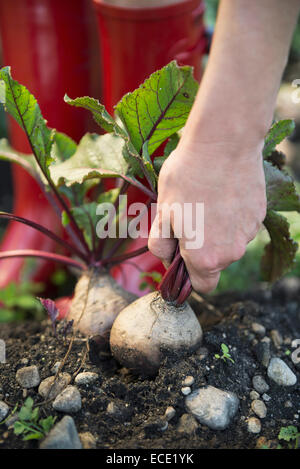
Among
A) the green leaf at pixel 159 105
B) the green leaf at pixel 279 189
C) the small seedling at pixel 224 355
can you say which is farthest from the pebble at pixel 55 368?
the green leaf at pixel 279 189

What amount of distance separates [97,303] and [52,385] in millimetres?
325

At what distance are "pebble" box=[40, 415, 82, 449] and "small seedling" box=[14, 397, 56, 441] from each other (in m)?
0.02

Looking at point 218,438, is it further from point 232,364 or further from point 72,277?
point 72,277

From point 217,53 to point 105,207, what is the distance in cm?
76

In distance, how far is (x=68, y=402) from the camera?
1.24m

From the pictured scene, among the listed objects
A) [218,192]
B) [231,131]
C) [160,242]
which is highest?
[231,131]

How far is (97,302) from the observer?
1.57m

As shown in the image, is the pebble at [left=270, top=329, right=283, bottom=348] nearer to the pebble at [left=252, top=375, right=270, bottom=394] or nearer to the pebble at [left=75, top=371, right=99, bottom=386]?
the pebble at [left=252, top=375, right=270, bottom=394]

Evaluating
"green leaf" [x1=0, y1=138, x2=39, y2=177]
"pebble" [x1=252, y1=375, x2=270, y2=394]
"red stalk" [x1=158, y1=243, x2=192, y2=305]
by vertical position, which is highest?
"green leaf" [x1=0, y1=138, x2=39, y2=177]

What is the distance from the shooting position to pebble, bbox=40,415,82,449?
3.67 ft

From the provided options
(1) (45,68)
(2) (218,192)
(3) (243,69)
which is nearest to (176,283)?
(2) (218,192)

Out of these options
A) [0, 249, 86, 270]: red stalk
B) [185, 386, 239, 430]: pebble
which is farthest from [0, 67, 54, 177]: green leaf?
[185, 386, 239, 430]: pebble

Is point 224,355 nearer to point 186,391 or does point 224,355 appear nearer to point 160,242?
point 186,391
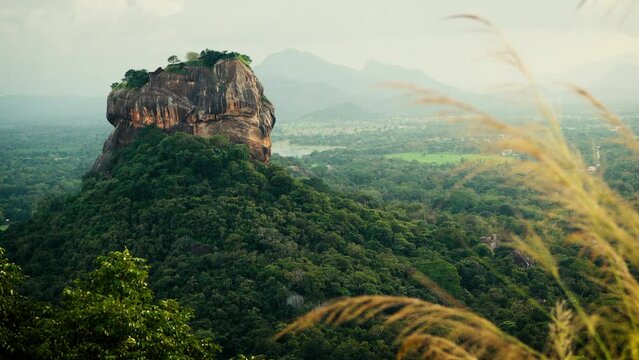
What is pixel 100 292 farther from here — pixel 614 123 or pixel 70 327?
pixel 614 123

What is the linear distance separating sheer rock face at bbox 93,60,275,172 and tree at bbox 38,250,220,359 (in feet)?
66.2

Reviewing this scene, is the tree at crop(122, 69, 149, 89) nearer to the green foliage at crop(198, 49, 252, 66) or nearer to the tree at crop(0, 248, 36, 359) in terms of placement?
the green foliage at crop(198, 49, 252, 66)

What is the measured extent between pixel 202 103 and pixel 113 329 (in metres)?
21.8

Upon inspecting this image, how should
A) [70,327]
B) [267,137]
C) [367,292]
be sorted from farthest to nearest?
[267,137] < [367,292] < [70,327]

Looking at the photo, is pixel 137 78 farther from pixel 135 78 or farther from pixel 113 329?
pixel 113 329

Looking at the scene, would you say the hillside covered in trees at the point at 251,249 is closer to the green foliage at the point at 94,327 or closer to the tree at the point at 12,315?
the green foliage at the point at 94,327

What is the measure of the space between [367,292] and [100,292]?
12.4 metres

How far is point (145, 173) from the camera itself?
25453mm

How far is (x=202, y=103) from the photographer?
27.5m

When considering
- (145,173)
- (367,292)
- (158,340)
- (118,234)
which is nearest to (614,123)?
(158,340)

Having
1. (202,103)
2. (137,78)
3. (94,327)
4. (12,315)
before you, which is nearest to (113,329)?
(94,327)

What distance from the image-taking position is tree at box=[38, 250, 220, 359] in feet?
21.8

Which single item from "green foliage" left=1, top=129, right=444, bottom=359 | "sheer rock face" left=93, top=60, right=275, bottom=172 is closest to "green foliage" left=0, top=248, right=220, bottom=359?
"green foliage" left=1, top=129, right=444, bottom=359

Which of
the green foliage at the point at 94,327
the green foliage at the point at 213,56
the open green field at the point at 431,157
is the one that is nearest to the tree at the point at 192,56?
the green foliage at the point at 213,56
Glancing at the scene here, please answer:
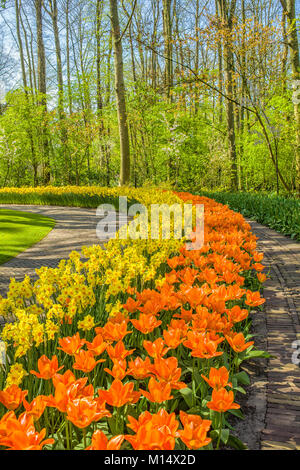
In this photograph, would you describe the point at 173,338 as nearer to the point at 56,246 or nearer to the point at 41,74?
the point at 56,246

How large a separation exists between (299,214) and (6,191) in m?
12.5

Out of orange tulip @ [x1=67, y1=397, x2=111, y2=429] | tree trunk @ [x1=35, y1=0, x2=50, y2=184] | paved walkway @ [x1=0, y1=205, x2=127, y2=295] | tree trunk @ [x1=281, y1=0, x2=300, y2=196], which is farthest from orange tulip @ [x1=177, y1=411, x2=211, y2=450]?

§ **AIM OF THE TASK**: Can you find every line in the listing above that contains the word "image" and copy each of those lines?

§ **WRITTEN RESPONSE**:
As shown in the image, is the pebble at [left=270, top=329, right=283, bottom=348] nearer to the pebble at [left=252, top=375, right=270, bottom=394] or nearer to the pebble at [left=75, top=371, right=99, bottom=386]?
Upon inspecting this image, how should
What distance from the image-taking position is tree at box=[38, 250, 220, 359] in feet?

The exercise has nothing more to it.